In March this year Brisbane man Graham Preston was in Tasmania to protest in front of abortion facilities in a deliberate attempt to bring attention to the issue ahead of the Tasmanian state elections. He also aimed to test the new law in court.

The hearing was due to be held on Thursday last week, but Preston's lawyers were informed by the prosecutor late Tuesday afternoon prior that the police were not going to offer any evidence.  This was then formalized at the start of the hearing.  Given that the case had made it through two directions hearings and had been set down for two days, Magistrate Catherine Rheinberger was left unimpressed.  She repeatedly pushed the police prosecutor for an explanation.

In response the prosecutor said that in order to be given a lawful move-on direction, the police have to believe that you have committed a crime or are likely to commit a crime.  The police had decided that Preston hadn't committed a crime, nor was he likely to. 

At the time of the arrest Preston was only 10 metres from the entrance of the abortion facility, decidedly within the 150 metres exclusion zone.  (Other media have reported that Preston was charged under the act itself but this is not true.  Preston had only been charged with disobeying a direction to move on after being directed to by a police officer, which in turn would have been issued in the course of enforcing the law.)

Preston's legal team were awarded costs, something that is rare for a criminal trial.

** Raw records **

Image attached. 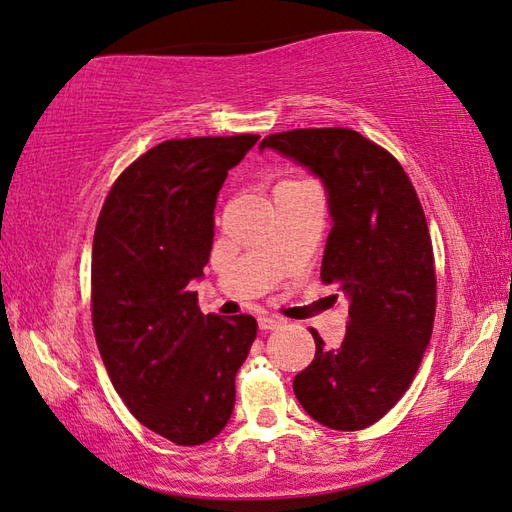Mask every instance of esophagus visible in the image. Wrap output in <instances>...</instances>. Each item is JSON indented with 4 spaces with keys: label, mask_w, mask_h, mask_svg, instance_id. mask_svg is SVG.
I'll list each match as a JSON object with an SVG mask.
<instances>
[{
    "label": "esophagus",
    "mask_w": 512,
    "mask_h": 512,
    "mask_svg": "<svg viewBox=\"0 0 512 512\" xmlns=\"http://www.w3.org/2000/svg\"><path fill=\"white\" fill-rule=\"evenodd\" d=\"M257 326H259V330H275V328L282 326V319H279V317H268V315H262V317L257 319Z\"/></svg>",
    "instance_id": "1"
}]
</instances>
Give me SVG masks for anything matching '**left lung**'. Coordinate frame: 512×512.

** Exercise directions **
Answer these questions using the text about Graham Preston's court case in Tasmania.
(a) How far from the entrance of the abortion facility was Preston at the time of his arrest?
(b) What offense had Preston actually been charged with?
(c) What were Preston's legal team awarded?

** Task response **
(a) He was 10 meters from the entrance.
(b) He was charged with disobeying a police officer's direction to move on.
(c) They were awarded costs.